_EXCERPT PROVIDED:_
--- Begin ---
Hoglatari (Bengal): At dawn, the sound came first, a roar that seemed to tear the sky apart. Within minutes, a wall of water surged through Bamandanga village in Jalpaiguri’s Nagrakata block, uprooting homes, trees, and soild at once.
“I was born on the banks of the Jaldhaka and have lived here all my life. Never have I seen such floods,” narrated Sadhu Roy, one of the oldest residents of Hoglatari village in Jalpaiguri.
Staring at the crater where his fields once lay, he described the day that devastated North Bengal. Floods on October 9 killed 40 people in the region. “I heard a horrific sound – like an explosion. A torrent of water, like an arrowhead, rushed in and ravaged our village. Pucca houses, coconut trees and betel-nut trees – everything was uprooted.”
Disaster has become the new normal across North Bengal. From the bursting of Sikkim’s Teesta dam to relentless rainfall cascading from Bhutan, the Himalayan foothills have been struggle with ecological distress with the past two years.
--- End ---
In the report on the North Bengal floods, how many people in the region were killed by the floods on October 9? The records that come next are from a different source.

_RECORD EXCERPTS:_
--- Begin ---
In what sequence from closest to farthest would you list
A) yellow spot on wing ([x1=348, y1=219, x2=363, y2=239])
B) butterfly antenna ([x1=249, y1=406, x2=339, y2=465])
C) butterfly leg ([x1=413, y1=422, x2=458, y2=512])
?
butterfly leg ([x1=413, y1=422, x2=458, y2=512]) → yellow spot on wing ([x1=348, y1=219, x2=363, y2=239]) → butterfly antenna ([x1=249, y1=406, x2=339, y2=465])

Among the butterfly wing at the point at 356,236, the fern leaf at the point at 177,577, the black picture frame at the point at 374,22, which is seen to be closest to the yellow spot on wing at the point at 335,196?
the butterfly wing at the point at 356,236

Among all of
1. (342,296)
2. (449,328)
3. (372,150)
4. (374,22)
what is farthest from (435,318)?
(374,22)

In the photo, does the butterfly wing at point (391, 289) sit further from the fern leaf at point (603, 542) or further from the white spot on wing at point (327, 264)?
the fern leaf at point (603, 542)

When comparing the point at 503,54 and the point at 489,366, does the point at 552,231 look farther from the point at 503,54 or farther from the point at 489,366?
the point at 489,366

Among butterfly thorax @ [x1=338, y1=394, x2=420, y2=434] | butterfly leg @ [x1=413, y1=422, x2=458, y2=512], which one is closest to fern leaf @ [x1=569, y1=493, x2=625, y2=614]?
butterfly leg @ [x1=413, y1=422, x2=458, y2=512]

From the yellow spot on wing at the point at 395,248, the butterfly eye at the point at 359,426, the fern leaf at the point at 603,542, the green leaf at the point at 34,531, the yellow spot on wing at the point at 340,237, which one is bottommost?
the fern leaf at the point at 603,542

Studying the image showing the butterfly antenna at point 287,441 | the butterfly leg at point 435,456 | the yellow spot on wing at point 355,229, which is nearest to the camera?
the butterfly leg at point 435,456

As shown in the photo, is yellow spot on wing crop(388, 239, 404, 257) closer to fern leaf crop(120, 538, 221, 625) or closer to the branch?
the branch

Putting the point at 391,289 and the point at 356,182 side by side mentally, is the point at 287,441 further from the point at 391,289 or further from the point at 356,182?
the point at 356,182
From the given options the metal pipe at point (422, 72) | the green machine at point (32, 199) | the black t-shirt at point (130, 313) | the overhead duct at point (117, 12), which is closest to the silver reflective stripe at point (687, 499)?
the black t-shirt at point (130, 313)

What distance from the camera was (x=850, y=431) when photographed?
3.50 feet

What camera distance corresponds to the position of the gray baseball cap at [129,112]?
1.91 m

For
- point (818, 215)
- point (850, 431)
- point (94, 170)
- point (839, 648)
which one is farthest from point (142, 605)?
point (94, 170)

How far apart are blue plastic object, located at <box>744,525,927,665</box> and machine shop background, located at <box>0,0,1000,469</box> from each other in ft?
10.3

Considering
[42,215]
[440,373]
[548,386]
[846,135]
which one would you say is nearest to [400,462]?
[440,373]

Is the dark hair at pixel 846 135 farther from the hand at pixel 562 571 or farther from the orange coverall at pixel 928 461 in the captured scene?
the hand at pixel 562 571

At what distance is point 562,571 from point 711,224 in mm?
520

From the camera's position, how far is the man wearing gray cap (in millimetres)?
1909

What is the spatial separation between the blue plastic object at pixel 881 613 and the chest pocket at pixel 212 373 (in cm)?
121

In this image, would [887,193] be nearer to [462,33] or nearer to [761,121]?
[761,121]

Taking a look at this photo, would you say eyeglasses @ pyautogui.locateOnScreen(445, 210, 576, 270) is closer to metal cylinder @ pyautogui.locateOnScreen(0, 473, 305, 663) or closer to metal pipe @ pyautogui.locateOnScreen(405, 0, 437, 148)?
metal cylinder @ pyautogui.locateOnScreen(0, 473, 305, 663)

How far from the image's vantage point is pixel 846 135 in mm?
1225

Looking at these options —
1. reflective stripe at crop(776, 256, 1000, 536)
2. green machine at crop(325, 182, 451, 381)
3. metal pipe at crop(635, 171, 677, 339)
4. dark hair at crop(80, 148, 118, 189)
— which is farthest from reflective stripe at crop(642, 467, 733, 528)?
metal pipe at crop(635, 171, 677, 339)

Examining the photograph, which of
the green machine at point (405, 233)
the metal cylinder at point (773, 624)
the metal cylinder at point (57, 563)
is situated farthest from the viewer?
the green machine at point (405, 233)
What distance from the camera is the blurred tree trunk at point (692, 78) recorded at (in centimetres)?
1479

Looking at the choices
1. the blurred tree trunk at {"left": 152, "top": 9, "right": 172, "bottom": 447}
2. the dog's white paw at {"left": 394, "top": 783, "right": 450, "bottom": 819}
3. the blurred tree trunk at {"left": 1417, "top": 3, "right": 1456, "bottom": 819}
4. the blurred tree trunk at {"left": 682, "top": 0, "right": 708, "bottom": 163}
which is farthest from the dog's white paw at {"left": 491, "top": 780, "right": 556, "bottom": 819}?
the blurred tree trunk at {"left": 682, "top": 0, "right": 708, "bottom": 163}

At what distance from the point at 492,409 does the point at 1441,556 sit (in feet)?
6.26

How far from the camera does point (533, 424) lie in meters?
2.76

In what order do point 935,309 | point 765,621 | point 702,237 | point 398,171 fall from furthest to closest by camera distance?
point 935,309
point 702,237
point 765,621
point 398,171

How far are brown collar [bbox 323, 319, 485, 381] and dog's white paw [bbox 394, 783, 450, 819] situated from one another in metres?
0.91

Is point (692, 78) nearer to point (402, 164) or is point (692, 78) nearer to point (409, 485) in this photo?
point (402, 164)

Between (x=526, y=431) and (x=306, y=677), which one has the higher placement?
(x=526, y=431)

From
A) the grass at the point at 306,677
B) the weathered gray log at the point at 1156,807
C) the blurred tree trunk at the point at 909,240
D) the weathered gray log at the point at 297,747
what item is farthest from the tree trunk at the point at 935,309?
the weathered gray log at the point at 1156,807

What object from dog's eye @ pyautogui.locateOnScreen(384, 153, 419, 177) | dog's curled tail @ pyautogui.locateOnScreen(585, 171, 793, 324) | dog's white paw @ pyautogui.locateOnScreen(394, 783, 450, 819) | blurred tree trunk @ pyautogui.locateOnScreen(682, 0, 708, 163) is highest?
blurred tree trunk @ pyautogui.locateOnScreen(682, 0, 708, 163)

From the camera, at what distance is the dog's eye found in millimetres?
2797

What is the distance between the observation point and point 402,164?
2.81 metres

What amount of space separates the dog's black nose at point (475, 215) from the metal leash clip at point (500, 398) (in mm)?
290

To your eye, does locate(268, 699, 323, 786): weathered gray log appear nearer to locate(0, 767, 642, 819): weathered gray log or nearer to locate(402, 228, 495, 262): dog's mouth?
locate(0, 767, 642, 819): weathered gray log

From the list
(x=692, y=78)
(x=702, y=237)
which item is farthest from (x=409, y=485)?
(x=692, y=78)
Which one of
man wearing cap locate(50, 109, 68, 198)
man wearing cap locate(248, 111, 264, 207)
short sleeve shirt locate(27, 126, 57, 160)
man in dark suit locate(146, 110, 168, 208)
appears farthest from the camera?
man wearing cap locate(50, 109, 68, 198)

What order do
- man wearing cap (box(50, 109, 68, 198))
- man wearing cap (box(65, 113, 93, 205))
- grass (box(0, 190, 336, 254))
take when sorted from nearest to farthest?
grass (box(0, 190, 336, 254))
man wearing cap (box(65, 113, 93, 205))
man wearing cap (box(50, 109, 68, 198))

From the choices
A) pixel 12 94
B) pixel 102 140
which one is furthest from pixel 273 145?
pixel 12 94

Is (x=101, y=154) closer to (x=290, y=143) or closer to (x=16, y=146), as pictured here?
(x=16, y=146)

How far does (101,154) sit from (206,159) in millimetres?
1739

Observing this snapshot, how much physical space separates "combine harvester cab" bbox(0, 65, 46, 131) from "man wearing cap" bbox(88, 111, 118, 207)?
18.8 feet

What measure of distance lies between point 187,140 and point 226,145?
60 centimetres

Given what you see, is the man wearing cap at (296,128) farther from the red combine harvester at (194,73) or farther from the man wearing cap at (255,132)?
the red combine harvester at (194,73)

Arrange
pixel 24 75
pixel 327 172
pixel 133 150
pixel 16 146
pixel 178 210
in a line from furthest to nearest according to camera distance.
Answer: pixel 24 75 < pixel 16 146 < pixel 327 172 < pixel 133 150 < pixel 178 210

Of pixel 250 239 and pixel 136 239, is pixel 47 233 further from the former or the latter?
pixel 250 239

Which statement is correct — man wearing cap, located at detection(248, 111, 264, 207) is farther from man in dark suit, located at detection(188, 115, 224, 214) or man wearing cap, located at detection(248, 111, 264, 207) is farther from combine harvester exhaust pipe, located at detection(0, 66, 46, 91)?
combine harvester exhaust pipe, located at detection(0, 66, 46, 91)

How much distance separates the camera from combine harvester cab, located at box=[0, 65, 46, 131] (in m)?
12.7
--- End ---
_REPLY:_ Forty people were killed.